Unix history Some HP 3000 sites use FTP everyday, but others found the stale support for MPE's FTP one more reason to migrate. Recent news indicates that the File Transfer Protocol, secured or unsecured, has had freshness problems of its own, regardless of your hosting environment.

One of the world's biggest hosting organizations, Google, is ending support for FTP and SFTP this spring. If you're unaware of Google's FTP support, it's no wonder. The only way this venerable standard enters the Google customer base is through Blogger, the blog creation and hosting tool that's pushing up on its 10th birthday soon. Early bloggers used Blogger, a tool that was simple and quite a value (at free).

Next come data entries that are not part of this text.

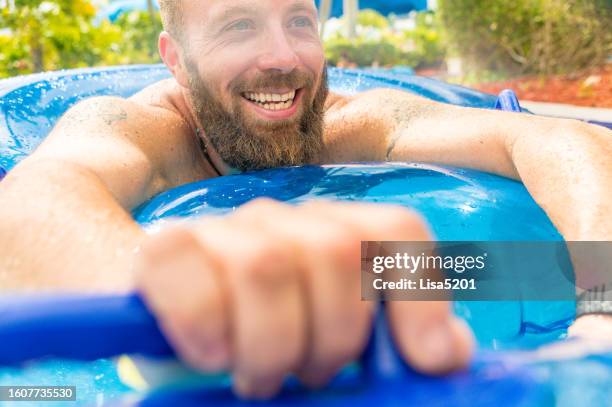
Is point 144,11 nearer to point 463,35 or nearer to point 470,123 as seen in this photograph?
point 463,35

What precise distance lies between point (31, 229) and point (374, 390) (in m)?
0.68

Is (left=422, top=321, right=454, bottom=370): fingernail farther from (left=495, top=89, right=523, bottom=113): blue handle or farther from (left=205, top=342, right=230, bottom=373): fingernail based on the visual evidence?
(left=495, top=89, right=523, bottom=113): blue handle

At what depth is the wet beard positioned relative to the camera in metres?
2.00

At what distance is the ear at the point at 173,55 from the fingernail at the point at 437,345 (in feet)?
6.07

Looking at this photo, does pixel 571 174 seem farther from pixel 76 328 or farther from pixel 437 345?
pixel 76 328

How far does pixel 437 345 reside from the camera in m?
0.51

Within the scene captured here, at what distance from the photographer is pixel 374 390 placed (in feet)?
1.68

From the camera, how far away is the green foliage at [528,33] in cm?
753

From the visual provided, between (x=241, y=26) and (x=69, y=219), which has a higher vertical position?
(x=241, y=26)

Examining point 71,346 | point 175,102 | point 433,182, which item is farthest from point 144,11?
point 71,346

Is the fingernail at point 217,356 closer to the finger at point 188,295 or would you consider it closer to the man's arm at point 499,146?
the finger at point 188,295

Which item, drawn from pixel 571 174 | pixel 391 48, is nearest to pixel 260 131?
pixel 571 174

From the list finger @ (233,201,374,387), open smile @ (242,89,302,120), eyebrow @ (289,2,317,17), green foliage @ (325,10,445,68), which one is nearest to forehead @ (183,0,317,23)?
eyebrow @ (289,2,317,17)

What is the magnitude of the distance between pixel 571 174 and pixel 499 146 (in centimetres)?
34
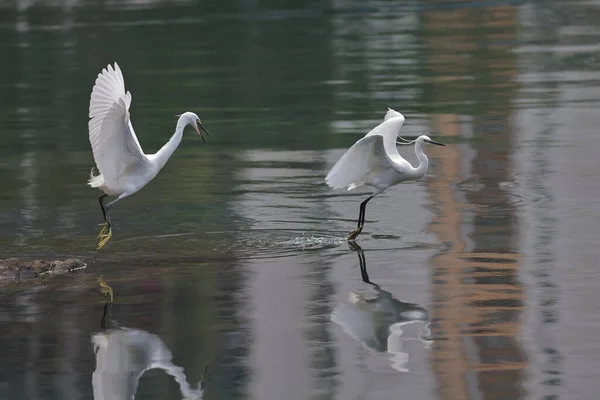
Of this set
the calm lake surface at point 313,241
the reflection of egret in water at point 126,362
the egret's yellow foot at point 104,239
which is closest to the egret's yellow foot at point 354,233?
the calm lake surface at point 313,241

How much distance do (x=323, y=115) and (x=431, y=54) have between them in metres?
9.44

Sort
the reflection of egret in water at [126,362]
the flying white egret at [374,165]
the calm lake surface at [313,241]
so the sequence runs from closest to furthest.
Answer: the reflection of egret in water at [126,362] < the calm lake surface at [313,241] < the flying white egret at [374,165]

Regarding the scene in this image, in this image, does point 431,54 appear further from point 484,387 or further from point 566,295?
point 484,387

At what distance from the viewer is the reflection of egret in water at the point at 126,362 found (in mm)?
9133

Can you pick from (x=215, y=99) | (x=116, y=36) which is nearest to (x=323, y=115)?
(x=215, y=99)

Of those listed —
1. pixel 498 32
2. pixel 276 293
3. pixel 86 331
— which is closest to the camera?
pixel 86 331

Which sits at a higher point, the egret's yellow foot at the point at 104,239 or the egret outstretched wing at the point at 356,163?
the egret outstretched wing at the point at 356,163

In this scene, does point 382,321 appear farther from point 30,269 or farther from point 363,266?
point 30,269

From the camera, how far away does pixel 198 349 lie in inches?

Before there was a 3000 NewsWire blog, I tuned up my blogging skills at Blogger. And right up to this day, my writing workshop blog The Write Stuff has been created using the Google tool. I chose to transfer my content files to my own host some years ago (at least four), while FTP didn't have the cracks in its armor that Google points out now. If you're using FTP or SFTP, Google wants you to reconsider. I didn't know it, but FTP is one of the oldest protocols on the Internet, nearly four decades old by now. That's older than the bedrock for HP-UX, whose System III roots were born in the middle 1970s. FTP was almost 15 years old when HP-UX hit the streets, as the chart above shows (click for an expanded image).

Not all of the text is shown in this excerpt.